Transanal endoscopic microsurgery may represent appropriate diagnostic and therapeutic procedure in selected patients with distal rectal cancer following neoadjuvant chemoradiation. Even though this procedure has been associated with low rates of postoperative complications, patients undergoing neoadjuvant chemoradiation seem to be at increased risk for suture line dehiscence. In this setting, we compared the clinical outcomes of patients undergoing transanal endoscopic microsurgery with and without neoadjuvant chemoradiation.

METHODS

Thirty-six consecutive patients were treated by transanal endoscopic microsurgery at a single institution. Twenty-three patients underwent local excision after neoadjuvant chemoradiation therapy for rectal adenocarcinoma, and 13 patients underwent local excision without any neoadjuvant treatment for benign and malignant rectal tumors. Chemoradiation therapy included 50.4 to 54 Gy and 5-fluorouracil-based chemotherapy. All patients underwent transanal endoscopic microsurgery with primary closure of the rectal defect. Complications (immediate and late) and readmission rates were compared between groups.

RESULTS

Overall, median hospital stay was 2 days. Immediate (30-d) complication rate was 44% for grade II/III complications. Patients undergoing neoadjuvant chemoradiation therapy were more likely to develop grade II/III immediate complications (56% vs 23%; P = .05). Overall, the 30-day readmission rate was 30%. Wound dehiscence was significantly more frequent among patients undergoing neoadjuvant chemoradiation therapy (70% vs 23%; P = .03). Patients undergoing neoadjuvant chemoradiation therapy were at significantly higher risk of requiring readmission (43% vs 7%; P = .02).

CONCLUSION

Transanal local excision with the use of endoscopic microsurgical approach may result in significant postoperative morbidity, wound dehiscence, and readmission rates, in particular, because of rectal pain secondary to wound dehiscence. In this setting, the benefits of this minimally invasive approach either for diagnostic or therapeutic purposes become significantly restricted to highly selected patients that can potentially avoid a major operation but will still face a significantly morbid and painful procedure.

摘要

背景

经肛门内镜微创手术(TEM)可能是新辅助放化疗后低位直肠癌患者的一种合适的诊断和治疗方法。尽管该手术术后并发症发生率较低,但接受新辅助放化疗的患者似乎有更高的缝合线裂开风险。在这种情况下,我们比较了接受 TEM 手术的患者是否接受新辅助放化疗的临床结局。

方法

36 例连续患者在一家机构接受经肛门内镜微创手术治疗。23 例患者在新辅助放化疗治疗直肠腺癌后接受局部切除,13 例患者在没有任何新辅助治疗的情况下接受直肠良恶性肿瘤的局部切除。

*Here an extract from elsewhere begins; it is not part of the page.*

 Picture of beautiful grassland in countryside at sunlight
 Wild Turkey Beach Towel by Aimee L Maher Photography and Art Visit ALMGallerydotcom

放化疗包括 50.4 至 54 Gy 和 5-氟尿嘧啶为基础的化疗。所有患者均行经肛门内镜微创手术,直肠缺损行一期缝合。比较两组患者的并发症(即刻和迟发)和再入院率。

结果

总体而言,中位住院时间为 2 天。即刻(30 天)并发症发生率为 44%,为 2/3 级并发症。接受新辅助放化疗的患者更有可能发生 2/3 级即刻并发症(56%比 23%;P=0.05)。总体而言,30 天再入院率为 30%。新辅助放化疗组的切口裂开发生率明显较高(70%比 23%;P=0.03)。新辅助放化疗组患者再入院风险明显较高(43%比 7%;P=0.02)。

结论

经肛门内镜微创手术治疗可能导致显著的术后发病率、切口裂开和再入院率,尤其是由于切口裂开导致的直肠疼痛。在这种情况下,这种微创方法的益处,无论是出于诊断还是治疗目的,对于那些可能避免大手术但仍面临明显更具侵袭性和痛苦的手术的高度选择患者来说,都受到了显著限制。